Documento fuente:
——
Cráneo de algún combatiente de la Roma antigua. Desaparecida la carne, quedaron la calavera y la «gloria» representada en dorado laurel

Un día antes de Carabobo la arenga patriota más tenebrosa indicaba, palabras más, palabras menos, que quien saliera vivo de la escaramuza era sospechoso de cobardía. El Negro Primero, Ambrosio Plaza y otros colosos de esa estatura se lo tomaron en serio y murieron ahí, después de matar a varios que tal vez pensaban lo mismo. Y no era verdad: la grandeza no reside en el acto concluyente de dejarse matar. «El deber de un soldado no es morir por la patria, sino hacer que el enemigo muera por la suya», dijo un general gringo un siglo y pico después.

Pero a lo que iba en un principio era a lo siguiente: ese impulso que nos lleva a buscar aventuras violentas y emociones fuertes funciona igual en esa edad explosiva para el sexo desenfrenado y también para la búsqueda de lo que no se nos ha perdido. Es un mismo motor, un mismo factor o combustible; nos lanzamos a las travesías más locas porque ya el cuerpo (y también la propaganda) nos indican que hay que ponerle emoción, jugar con el peligro, desafiar la sensatez y la cordura, para cumplir con el rol del sujeto pujante que no se conforma con la serena búsqueda de la tranquilidad.
——
Tareas pendientes:
A - Responde estas preguntas sobre el texto sobre Carabobo:
(i) En el pie de la imagen del cráneo, ¿qué representa el dorado laurel?
(ii) ¿Qué dos combatientes se nombran entre los que murieron en Carabobo?
(iii) ¿Qué dos cosas nos indican, según el último párrafo, que hay que ponerle emoción?
B - Por favor, reproduce sin cambios el pasaje del texto sobre Carabobo que abre con las palabras que contienen "Pero a lo que" y cierra con "de la tranquilidad.".
Las líneas que vienen a continuación son un material independiente del texto sobre Carabobo.

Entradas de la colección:
——
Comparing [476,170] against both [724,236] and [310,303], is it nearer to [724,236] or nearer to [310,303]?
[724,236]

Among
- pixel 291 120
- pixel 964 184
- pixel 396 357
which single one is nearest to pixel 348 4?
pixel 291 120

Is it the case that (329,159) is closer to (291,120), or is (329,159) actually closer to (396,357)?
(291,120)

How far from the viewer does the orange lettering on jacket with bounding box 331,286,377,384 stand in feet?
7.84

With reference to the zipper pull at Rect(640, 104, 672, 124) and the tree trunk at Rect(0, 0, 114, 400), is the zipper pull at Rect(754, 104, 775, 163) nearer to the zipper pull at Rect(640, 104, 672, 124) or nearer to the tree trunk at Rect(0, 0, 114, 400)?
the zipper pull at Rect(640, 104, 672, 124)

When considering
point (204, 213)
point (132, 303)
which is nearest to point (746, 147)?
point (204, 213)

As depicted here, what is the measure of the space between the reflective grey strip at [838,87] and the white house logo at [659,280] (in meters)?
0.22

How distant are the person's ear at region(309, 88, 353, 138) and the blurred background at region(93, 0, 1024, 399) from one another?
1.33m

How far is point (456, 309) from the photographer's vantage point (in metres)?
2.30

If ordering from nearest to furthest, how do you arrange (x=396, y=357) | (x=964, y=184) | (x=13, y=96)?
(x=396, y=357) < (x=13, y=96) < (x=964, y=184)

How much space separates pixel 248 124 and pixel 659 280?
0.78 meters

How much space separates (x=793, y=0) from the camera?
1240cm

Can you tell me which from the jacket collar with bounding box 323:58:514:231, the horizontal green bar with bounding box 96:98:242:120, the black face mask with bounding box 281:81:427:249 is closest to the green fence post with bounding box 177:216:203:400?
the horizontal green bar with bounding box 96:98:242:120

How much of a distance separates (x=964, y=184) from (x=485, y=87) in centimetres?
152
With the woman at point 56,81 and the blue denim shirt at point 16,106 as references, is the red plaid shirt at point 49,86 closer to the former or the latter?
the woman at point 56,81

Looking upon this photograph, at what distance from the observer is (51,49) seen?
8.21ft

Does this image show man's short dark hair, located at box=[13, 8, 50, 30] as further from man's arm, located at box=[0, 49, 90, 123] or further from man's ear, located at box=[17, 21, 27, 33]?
——
Respuestas por tarea:
A -
(i) La «gloria».
(ii) El Negro Primero y Ambrosio Plaza.
(iii) El cuerpo y la propaganda.

B -
Pero a lo que iba en un principio era a lo siguiente: ese impulso que nos lleva a buscar aventuras violentas y emociones fuertes funciona igual en esa edad explosiva para el sexo desenfrenado y también para la búsqueda de lo que no se nos ha perdido. Es un mismo motor, un mismo factor o combustible; nos lanzamos a las travesías más locas porque ya el cuerpo (y también la propaganda) nos indican que hay que ponerle emoción, jugar con el peligro, desafiar la sensatez y la cordura, para cumplir con el rol del sujeto pujante que no se conforma con la serena búsqueda de la tranquilidad.